Vertical FDI on the other hand is undertaken for the purpose of exploiting raw materials (backward vertical FDI) or to be nearer to the consumers through the acquisition of distribution outlet (forward vertical FDI). Secondly from host countries’ perspective, FDI can be divided into three groups including import substituting FDI, export-increasing FDI and government-initiated FDI. Import substituting FDI involves the production of goods previously imported by the host country. It implies that the imports by the host country and exports by the investing country will decline.

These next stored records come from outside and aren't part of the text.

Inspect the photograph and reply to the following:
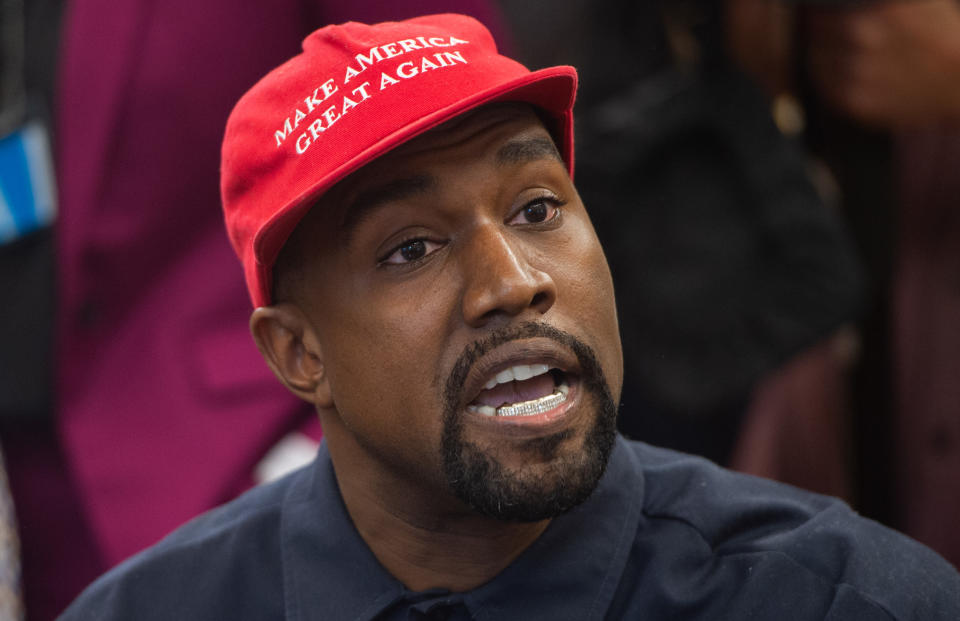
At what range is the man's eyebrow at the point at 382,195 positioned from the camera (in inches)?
58.7

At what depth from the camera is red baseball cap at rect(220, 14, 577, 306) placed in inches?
57.4

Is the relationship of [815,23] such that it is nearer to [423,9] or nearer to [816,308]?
[816,308]

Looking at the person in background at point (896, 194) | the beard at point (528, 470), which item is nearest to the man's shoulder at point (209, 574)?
the beard at point (528, 470)

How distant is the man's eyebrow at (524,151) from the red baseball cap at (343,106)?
0.19 ft

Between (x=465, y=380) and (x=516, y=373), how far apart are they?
0.06m

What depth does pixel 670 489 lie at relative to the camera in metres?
1.67

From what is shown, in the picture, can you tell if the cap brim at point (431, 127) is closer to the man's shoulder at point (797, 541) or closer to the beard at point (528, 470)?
the beard at point (528, 470)

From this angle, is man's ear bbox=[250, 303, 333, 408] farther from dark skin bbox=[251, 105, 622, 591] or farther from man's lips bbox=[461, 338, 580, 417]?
man's lips bbox=[461, 338, 580, 417]

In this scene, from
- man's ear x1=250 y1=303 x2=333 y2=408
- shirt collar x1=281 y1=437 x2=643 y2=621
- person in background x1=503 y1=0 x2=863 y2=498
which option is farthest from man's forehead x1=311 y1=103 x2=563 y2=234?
person in background x1=503 y1=0 x2=863 y2=498

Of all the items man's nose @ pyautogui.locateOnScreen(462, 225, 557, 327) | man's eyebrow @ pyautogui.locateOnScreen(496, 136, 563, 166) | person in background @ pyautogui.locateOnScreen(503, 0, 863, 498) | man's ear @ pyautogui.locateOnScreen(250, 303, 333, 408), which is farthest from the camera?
person in background @ pyautogui.locateOnScreen(503, 0, 863, 498)

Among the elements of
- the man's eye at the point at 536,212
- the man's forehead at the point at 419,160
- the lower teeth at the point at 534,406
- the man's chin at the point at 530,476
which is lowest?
the man's chin at the point at 530,476

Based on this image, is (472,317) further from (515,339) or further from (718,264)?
(718,264)

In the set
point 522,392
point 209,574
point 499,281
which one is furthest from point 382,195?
point 209,574

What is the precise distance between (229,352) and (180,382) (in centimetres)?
11
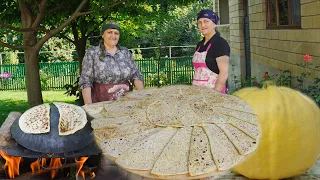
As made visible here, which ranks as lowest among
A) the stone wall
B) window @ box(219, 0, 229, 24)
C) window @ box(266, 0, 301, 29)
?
the stone wall

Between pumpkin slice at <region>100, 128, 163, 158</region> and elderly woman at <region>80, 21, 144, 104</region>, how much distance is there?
7.51 feet

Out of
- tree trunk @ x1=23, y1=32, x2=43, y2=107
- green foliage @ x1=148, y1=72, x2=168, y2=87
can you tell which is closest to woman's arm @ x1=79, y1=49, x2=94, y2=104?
tree trunk @ x1=23, y1=32, x2=43, y2=107

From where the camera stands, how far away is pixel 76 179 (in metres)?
3.40

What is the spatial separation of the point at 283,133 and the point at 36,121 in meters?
1.76

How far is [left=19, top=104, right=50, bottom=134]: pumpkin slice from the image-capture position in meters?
2.85

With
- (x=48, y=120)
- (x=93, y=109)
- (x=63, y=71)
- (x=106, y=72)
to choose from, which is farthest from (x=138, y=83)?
(x=63, y=71)

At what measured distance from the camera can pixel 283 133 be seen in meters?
3.59

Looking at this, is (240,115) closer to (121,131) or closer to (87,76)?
(121,131)

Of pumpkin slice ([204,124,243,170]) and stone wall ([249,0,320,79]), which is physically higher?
stone wall ([249,0,320,79])

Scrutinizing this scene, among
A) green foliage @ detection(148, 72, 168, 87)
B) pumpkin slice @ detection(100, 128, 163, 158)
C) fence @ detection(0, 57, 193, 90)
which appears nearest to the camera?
pumpkin slice @ detection(100, 128, 163, 158)

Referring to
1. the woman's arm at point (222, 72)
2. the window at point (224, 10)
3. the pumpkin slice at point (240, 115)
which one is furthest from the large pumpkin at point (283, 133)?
the window at point (224, 10)

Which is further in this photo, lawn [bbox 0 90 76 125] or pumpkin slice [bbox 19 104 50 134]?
lawn [bbox 0 90 76 125]

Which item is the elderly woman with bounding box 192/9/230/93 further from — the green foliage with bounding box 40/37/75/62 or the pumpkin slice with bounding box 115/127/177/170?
the green foliage with bounding box 40/37/75/62

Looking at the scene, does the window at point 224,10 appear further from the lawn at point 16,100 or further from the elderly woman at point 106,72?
the elderly woman at point 106,72
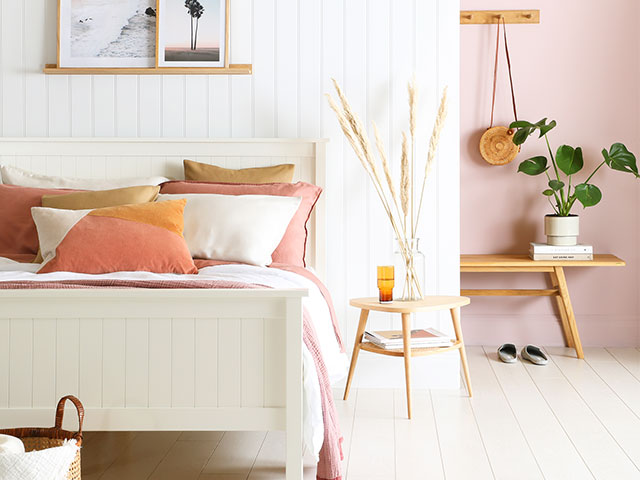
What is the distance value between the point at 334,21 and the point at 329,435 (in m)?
2.16

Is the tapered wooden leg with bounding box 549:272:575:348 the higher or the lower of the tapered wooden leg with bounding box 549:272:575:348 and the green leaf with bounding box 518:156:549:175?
the lower

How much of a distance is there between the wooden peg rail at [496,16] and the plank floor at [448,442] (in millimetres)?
2159

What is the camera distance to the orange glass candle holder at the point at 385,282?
3.34 m

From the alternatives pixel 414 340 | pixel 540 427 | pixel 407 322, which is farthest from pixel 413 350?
pixel 540 427

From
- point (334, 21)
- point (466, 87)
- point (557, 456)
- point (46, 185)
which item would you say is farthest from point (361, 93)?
point (557, 456)

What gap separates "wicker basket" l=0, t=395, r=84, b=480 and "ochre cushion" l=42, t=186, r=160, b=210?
1.29 metres

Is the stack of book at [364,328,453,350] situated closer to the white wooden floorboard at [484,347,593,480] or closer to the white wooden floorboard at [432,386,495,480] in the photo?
the white wooden floorboard at [432,386,495,480]

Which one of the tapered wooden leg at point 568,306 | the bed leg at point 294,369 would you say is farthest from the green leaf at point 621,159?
the bed leg at point 294,369

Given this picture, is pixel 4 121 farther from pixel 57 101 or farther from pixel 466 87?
pixel 466 87

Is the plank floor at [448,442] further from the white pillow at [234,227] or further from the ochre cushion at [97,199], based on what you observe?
the ochre cushion at [97,199]

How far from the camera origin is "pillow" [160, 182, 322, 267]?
3367 mm

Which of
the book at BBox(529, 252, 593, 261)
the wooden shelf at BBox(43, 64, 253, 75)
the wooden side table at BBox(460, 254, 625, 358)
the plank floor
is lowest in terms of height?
the plank floor

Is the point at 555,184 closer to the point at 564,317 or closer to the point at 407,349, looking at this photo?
the point at 564,317

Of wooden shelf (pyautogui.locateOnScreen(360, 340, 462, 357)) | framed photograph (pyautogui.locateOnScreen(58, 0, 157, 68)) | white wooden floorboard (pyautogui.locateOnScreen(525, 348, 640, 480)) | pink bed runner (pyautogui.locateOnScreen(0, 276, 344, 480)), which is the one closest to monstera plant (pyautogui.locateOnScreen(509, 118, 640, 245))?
white wooden floorboard (pyautogui.locateOnScreen(525, 348, 640, 480))
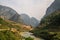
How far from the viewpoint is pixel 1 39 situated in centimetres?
6812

This type of FDI is likely to be determined by the size of the host country’s market, transportation cost and trade barrier. Export increasing FDI on the other hand is motivated by the desire to seek new sources of input such as raw materials and finished goods. This type of FDI means that the host country will increase its exports of raw materials and immediate products to the investing countries and other countries (where the subsidies of the corporation are located). Government-initiated FDI may be trigger, for example, when a government offers incentives to foreign investors in attempt to eliminate deficit of balance of payment.
Benefits and costs of FDI a. Benefits for home country Transportation costs: In the case of products with a low value-to-weight ratio, the cost of transporting products can be significant. For example it is more effective for cement to be produced close to the market in order to save transporting costs. Market imperfections: These may relate to tariffs or exchange rates that increase the cost of exporting; a company may find it cheaper to install computers in the host country than pay a tariff when each computer is exported.
Market imperfections may also relate to the sale of know-how. A business may be concerned that it will lose control over its knowledge, over the quality of the products made by the licensor, or over the supply of materials and components. Strategic behavior: If a relatively small number of competing businesses dominate an industry, they tend to copy each other’s behavior. They are trying to avoid a situation in which a competitor gains significant competitive advantage.
For example, after Honda invested in Europe in the 1980s, Toyota and Nissan rapidly carried out similar programs. The product life-cycle: Home country can take advantage of the early stage of product life-cycle in foreign countries in order to introduce its products. For 7 example, photocopiers were first developed in the US by Xerox. Xerox developed FDI through joint ventures.
When patents expired, other companies developed their own products and started to export them to the US. Eventually, Japanese companies also developed FDI, transferring their production to developing countries such as Singapore or Thailand. Location specific advantage: Companies may identify the availability of a low-cost, high-skill, workforce (as shown by British companies setting call centers in India). They may want to benefit from being near to a source of suitable raw materials.
Or they may want to benefit from working in an environment where they can meet the suitable staff, and quickly gain relevant new knowledge.